● **ÜBUNGSTEXT**:
Kinderheim in NÖ: Sonderkommission ermittelt

Kommission ermittelt in NÖ
Nach Gewalt-Vorwürfen gegen Jugendeinrichtung setzt Landesrat nun private Ermittler ein.

„Die tragischen Darstellungen von Missständen in einer Kinder- und Jugendeinrichtung erfordern vollständige Aufklärung. Sollte sich herausstellen, dass bedenkliche Erziehungsmethoden angewandt wurden bzw. grausame Einzeltaten geschehen sind, sind diese bedingungslos zur Verantwortung zu ziehen.“ SPÖ-Landesrat Franz Schnabl nimmt die Vorwürfe gegen eine Jugendeinrichtung im nö. Waldviertel sehr ernst. Die Grünen bringen eine Sachverhaltsdarstellung bei der Staatsanwaltschaft ein.

● **ROHDATEN**:
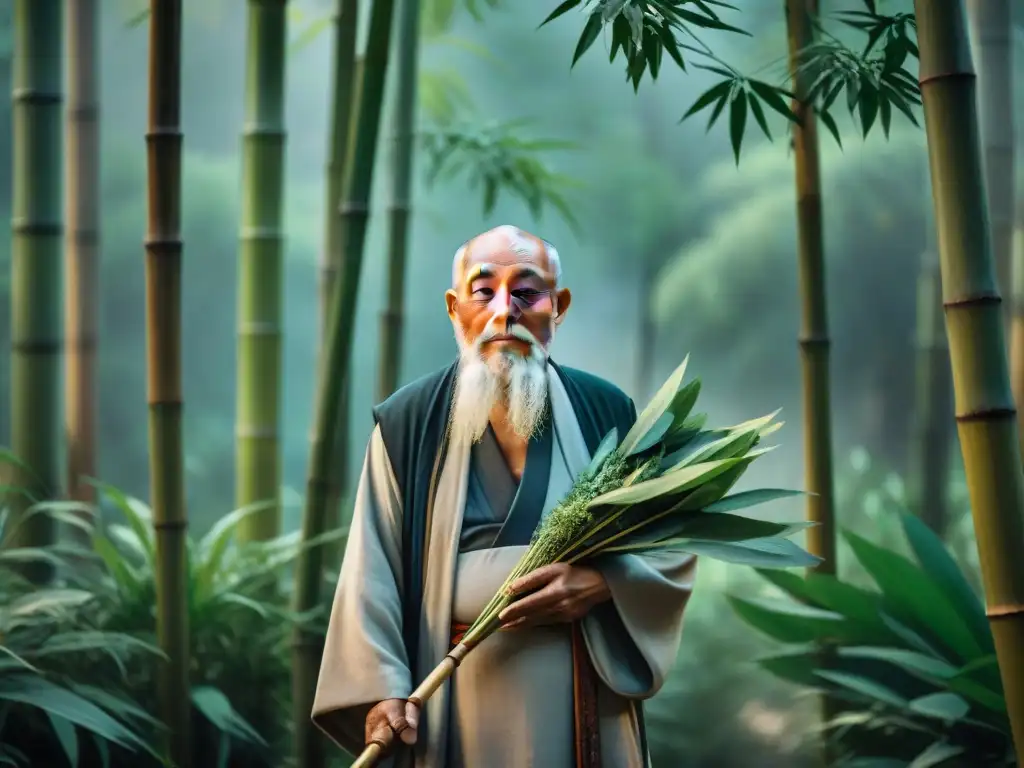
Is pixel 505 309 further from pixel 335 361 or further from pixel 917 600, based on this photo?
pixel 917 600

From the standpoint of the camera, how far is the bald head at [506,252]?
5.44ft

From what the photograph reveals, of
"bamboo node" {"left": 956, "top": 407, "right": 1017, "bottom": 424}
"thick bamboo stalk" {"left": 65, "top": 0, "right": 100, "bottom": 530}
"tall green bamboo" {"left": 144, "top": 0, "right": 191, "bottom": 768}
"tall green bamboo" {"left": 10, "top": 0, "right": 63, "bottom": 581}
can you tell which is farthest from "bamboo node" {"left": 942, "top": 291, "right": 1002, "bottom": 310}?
--
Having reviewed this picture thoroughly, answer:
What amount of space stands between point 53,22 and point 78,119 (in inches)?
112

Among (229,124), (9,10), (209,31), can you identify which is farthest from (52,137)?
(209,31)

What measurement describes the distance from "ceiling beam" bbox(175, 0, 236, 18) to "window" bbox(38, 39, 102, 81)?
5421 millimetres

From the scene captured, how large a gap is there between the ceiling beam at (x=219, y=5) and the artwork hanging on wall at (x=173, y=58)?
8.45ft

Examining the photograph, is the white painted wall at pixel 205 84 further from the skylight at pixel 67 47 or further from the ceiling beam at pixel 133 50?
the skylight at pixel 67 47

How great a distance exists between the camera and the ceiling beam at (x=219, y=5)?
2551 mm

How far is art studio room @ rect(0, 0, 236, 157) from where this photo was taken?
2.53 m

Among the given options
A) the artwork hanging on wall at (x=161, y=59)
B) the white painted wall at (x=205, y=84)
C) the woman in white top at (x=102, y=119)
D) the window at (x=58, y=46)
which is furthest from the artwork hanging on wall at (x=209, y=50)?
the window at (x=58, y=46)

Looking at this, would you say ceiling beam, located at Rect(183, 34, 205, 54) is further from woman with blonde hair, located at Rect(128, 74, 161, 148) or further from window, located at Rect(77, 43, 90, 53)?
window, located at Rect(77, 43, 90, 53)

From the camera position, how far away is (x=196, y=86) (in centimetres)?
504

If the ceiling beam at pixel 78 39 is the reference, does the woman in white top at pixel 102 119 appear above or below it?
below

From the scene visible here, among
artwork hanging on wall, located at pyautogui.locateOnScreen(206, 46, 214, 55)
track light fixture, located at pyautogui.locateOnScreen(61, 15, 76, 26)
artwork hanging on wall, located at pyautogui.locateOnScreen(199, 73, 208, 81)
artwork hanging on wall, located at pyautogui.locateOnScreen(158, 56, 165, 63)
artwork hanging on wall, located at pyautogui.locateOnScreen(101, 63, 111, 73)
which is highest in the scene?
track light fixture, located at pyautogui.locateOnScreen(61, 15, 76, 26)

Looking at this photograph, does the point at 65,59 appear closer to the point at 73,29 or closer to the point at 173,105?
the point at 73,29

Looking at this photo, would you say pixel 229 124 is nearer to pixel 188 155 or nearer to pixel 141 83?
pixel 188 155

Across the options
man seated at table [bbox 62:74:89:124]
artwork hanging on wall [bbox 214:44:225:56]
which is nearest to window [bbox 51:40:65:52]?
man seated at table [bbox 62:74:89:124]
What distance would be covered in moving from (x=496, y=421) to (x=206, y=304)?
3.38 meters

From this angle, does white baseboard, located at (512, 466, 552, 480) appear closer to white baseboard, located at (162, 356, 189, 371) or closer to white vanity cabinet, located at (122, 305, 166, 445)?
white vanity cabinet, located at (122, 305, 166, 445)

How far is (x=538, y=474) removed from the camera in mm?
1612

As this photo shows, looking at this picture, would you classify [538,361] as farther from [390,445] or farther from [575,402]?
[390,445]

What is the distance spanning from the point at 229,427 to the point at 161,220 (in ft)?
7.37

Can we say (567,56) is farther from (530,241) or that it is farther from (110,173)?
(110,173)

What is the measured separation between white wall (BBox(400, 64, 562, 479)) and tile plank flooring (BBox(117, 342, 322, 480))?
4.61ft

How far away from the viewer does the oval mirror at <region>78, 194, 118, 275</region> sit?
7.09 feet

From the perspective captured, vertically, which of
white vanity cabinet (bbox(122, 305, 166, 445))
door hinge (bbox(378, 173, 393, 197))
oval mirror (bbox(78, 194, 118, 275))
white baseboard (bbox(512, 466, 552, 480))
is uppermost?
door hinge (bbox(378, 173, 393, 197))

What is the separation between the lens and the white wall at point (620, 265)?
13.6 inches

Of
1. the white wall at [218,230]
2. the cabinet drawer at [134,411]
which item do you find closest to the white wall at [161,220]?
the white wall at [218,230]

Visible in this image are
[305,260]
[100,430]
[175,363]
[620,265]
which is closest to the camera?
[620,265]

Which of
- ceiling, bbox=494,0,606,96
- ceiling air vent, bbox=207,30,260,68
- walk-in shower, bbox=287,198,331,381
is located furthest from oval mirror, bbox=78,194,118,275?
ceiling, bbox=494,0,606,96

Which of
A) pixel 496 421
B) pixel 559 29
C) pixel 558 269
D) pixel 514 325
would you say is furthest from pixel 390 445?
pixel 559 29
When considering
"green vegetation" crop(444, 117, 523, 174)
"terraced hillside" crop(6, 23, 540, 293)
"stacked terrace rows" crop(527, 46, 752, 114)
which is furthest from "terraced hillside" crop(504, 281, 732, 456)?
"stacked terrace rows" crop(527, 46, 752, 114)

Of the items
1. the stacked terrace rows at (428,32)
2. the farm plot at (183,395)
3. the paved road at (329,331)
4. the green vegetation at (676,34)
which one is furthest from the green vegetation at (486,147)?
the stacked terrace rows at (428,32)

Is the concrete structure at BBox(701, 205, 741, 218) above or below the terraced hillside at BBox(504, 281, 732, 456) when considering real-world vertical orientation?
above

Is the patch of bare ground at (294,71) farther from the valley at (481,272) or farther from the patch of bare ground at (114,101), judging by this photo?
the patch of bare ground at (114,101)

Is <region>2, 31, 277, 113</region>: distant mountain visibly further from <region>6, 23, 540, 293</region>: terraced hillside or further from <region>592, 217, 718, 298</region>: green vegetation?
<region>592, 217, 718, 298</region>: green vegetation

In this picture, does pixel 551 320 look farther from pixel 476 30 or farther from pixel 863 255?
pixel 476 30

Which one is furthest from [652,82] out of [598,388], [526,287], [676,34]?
...
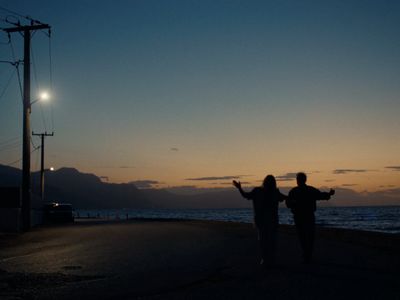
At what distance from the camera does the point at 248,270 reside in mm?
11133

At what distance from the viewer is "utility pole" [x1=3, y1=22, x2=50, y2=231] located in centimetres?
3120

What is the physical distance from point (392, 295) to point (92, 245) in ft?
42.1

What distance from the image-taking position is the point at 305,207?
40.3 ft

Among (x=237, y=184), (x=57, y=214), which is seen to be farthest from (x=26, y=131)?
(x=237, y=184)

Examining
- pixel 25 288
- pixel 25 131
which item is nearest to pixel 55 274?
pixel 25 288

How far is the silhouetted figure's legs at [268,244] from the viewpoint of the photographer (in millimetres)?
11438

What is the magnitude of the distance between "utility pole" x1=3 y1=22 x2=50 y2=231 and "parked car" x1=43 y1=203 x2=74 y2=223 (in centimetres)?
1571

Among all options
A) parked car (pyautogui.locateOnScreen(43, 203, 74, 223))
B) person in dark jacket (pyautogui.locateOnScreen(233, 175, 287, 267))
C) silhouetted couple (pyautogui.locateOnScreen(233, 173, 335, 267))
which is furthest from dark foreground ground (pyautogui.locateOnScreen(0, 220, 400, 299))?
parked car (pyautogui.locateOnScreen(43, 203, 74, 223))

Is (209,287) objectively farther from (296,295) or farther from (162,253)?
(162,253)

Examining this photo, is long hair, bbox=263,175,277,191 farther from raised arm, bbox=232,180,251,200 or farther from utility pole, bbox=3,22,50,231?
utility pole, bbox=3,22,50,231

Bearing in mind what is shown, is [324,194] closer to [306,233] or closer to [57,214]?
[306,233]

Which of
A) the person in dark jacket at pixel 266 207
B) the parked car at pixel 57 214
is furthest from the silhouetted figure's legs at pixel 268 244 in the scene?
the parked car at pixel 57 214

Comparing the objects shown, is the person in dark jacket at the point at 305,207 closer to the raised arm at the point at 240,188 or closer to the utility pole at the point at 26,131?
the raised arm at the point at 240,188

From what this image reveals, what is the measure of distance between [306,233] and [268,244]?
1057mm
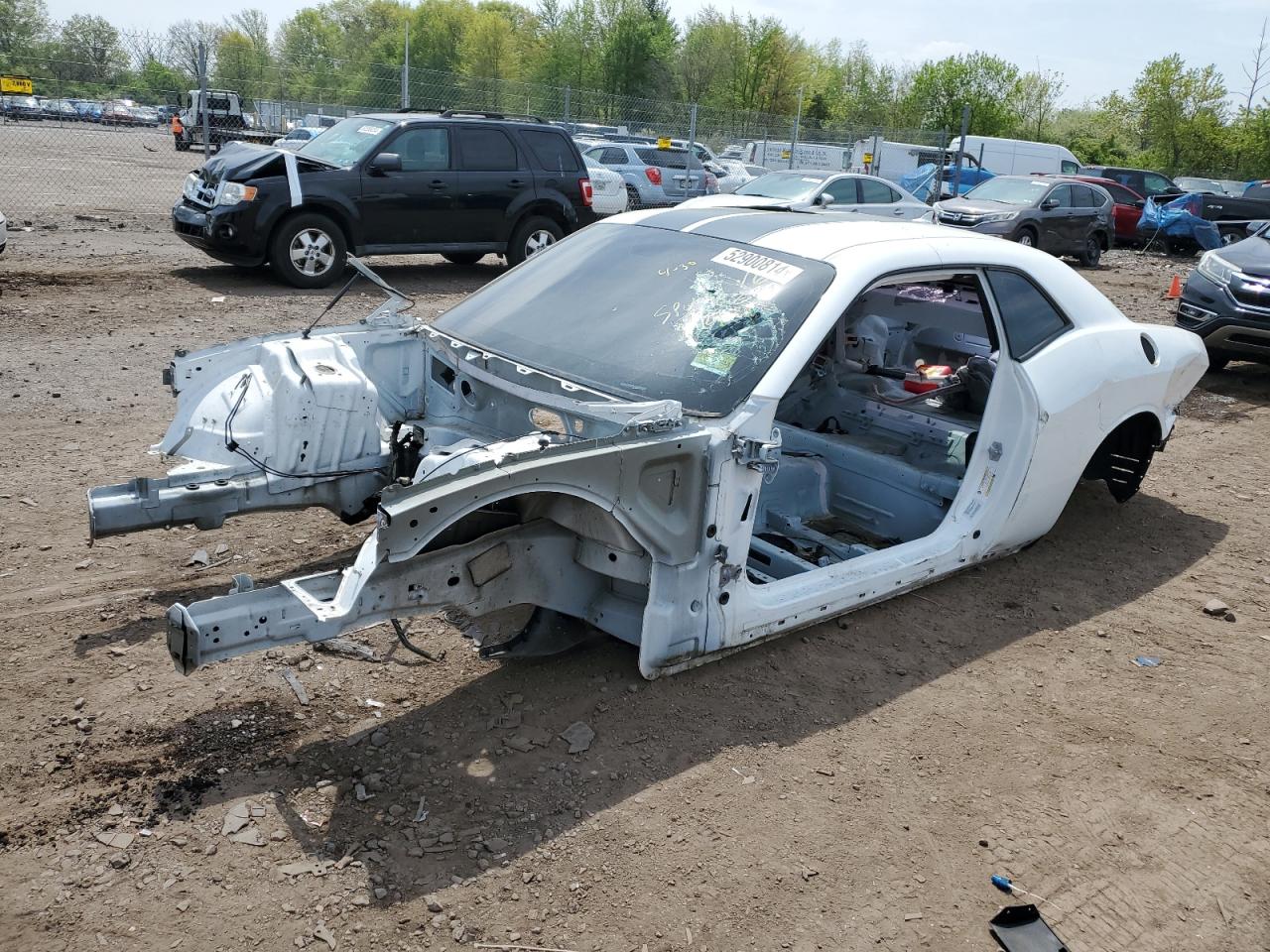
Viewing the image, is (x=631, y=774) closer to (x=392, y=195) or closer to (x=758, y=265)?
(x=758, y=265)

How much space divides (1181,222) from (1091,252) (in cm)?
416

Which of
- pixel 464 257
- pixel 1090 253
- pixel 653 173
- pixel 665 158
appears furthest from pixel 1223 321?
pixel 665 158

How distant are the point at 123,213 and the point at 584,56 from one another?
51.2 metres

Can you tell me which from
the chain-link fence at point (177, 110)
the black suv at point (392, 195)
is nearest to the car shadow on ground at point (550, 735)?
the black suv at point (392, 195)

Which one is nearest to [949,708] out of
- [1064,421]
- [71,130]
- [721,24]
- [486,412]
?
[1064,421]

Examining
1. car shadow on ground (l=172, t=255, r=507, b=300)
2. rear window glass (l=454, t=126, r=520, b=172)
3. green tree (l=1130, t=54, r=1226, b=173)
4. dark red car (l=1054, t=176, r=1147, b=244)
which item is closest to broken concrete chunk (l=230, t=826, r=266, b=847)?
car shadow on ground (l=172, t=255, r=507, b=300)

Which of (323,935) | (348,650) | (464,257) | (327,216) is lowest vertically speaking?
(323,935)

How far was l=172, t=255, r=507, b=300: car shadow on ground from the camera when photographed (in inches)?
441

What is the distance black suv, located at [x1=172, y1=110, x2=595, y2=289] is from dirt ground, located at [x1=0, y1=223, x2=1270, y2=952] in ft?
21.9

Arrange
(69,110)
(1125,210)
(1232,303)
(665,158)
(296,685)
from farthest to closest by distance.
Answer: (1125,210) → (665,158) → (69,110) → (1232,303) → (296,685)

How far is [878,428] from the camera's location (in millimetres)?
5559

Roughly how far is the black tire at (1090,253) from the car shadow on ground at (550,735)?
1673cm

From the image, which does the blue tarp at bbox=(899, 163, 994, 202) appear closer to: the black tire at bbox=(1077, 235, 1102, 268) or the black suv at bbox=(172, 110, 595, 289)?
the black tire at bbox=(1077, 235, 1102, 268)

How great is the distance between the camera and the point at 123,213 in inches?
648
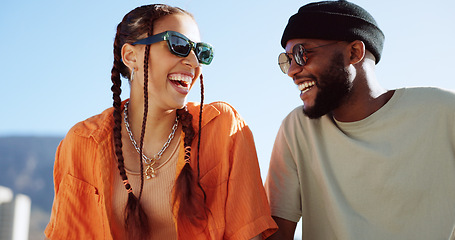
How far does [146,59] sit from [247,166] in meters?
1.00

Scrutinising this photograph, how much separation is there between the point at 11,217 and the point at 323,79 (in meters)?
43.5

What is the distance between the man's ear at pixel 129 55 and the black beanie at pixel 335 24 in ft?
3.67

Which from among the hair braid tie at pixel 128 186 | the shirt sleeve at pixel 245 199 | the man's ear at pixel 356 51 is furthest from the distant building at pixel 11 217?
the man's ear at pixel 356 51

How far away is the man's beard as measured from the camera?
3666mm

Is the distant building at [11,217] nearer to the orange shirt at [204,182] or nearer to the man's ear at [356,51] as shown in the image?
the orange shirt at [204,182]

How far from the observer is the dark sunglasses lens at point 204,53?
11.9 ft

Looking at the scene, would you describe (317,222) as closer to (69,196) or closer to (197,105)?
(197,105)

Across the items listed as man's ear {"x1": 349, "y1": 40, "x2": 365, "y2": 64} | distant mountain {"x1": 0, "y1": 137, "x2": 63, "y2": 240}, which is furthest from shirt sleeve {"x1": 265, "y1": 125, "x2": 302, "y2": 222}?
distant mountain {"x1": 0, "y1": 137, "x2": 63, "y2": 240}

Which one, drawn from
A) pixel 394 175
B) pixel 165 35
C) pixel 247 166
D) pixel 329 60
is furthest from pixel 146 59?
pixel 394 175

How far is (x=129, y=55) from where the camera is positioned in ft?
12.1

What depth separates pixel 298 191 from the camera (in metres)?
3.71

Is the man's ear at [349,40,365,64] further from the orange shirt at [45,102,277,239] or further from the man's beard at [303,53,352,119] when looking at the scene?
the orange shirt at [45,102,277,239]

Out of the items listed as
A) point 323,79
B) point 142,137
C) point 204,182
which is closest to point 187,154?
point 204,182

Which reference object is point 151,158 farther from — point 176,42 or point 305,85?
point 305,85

● **ARBEITSAUFTRAG 1**:
Wie lautet der Satz „Die Grünen bringen eine Sachverhaltsdarstellung bei der Staatsanwaltschaft ein.“ aus dem Übungstext auf Englisch?
● **ARBEITSAUFTRAG 2**:
Stimmen diese Aussagen mit dem Übungstext überein? Antworten Sie jeweils mit Ja oder Nein und zitieren Sie die entscheidenden Worte. (a) Franz Schnabl ist Landesrat der ÖVP. (b) Die betroffene Einrichtung liegt im Waldviertel. (c) Der Landesrat setzt private Ermittler ein.
● **ARBEITSAUFTRAG 3**:
Wie könnte der Bericht über die Gewaltvorwürfe gegen das Kinderheim in Niederösterreich weitergehen? Setzen Sie den Übungstext mit einigen Sätzen fort.
Die Einträge haben mit dem Übungstext nichts zu tun.

● **LÖSUNG 1**:
The Greens are filing a statement of facts with the public prosecutor's office.

● **LÖSUNG 2**:
(a) Nein: „SPÖ-Landesrat Franz Schnabl“
(b) Ja: „eine Jugendeinrichtung im nö. Waldviertel“
(c) Ja: „setzt Landesrat nun private Ermittler ein“

● **LÖSUNG 3**:
Wie berichtet, soll es in einer Wohneinrichtung der Therapeutischen Gemeinschaft (TG) zu Übergriffen und Erniedrigungen junger verhaltensauffälliger oder traumatisierter Schützlinge gekommen sein. Ein Ex-Mitarbeiter berichtete etwa, dass Kinder aus Strafe im Stehen essen oder ihr nass gemachtes Gewand waschen und in den Händen haltend trocknen mussten. Der angehende Psychotherapeut Thomas Laggner wurde nach eigenen Angaben von TG dienstfrei gestellt, weil er mit einem Facebook-Posting den Fall ins Rollen brachte. Im Oktober prangerte Laggner an, dass ein herzkranker 17-Jähriger in einem abgemeldeten Auto nächtigen musste, weil er von einer TG-Wohnstätte weggewiesen worden sein soll.

TG-Gründer Hermann Radler bestritt die Anschuldigungen vehement und kündigte rechtliche Schritte an.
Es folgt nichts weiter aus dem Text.